Conformément à l’orientation de la revue Ni patrie ni frontières, ce numéro triple (30-31-32) rassemble des textes de différentes tendances : anarchistes (Errico Malatesta, Pierre Besnard, Sébastien Faure, Georges Yvetot, Georges Bastien et E. Armand) ; trotskystes (Pierre Bois, Ernest Mandel) ; ex-trotskystes mais – hélas ! – toujours léninistes (Communistes Révolutionnaires, Combat communiste) ; syndicalistes révolutionnaires (Pierre Monatte) ; héritiers des « gauches communistes » (Mouvement communiste, Programme communiste) ou inclassables comme Socialisme ou barbarie…
Ce recueil d’articles écrits à des périodes très différentes (de 1926 à 2006) et par des auteurs de sensibilité parfois opposée, met l’accent sur le rôle des syndicats (et aussi des partis « ouvriers ») face aux luttes de classes, plus particulièrement entre 1871 et 1968, même si Pierre Besnard commence son historique du syndicalisme à la Révolution française, si ce n’est à la Préhistoire !
Ce livre s’arrête donc avant la crise économique mondiale de 1973 qui a provoqué toute une série de réactions en chaîne à l’échelle de la planète : licenciements, restructurations, concentrations et délocalisations qui ont profondément changé les conditions de vie et de travail des prolétaires ainsi que l’organisation interne des entreprises. La composition de la classe ouvrière mondiale est désormais beaucoup plus « fragmentée », en tout cas dans les grandes métropoles impérialistes (cf. « Classe ouvrière et travailleurs fragmentés » de João Bernardo dans le n°27/28 de Ni patrie ni frontières).

- - -

Relevez, s'il vous plaît, tous les auteurs présentés comme anarchistes dans l'extrait sur ce numéro de Ni patrie ni frontières. Appuyez-vous uniquement sur l'extrait.

- - -

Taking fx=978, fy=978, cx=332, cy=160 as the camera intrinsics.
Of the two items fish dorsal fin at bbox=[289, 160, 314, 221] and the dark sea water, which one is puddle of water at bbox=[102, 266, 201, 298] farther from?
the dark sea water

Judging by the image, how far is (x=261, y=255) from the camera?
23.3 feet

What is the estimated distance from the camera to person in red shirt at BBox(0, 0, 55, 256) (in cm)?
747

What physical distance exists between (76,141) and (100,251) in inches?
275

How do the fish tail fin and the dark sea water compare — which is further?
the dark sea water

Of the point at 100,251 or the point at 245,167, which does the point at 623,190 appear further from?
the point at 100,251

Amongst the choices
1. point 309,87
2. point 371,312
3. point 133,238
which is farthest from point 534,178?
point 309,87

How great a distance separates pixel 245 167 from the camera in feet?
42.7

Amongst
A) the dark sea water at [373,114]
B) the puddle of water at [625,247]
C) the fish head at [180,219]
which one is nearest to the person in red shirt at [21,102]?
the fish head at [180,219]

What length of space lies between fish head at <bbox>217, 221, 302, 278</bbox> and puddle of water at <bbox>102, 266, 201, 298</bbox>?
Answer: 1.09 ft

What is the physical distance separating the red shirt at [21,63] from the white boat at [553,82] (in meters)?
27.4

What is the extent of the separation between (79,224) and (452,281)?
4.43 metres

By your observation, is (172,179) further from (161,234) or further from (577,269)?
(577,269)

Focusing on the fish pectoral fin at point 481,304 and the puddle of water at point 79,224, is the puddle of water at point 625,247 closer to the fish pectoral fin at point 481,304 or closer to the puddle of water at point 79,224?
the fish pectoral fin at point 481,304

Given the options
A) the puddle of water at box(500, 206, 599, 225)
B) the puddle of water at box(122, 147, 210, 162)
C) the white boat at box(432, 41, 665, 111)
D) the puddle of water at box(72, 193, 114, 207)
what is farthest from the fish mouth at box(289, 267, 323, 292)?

- - -

RÉPONSE>
Errico Malatesta, Pierre Besnard, Sébastien Faure, Georges Yvetot, Georges Bastien et E. Armand.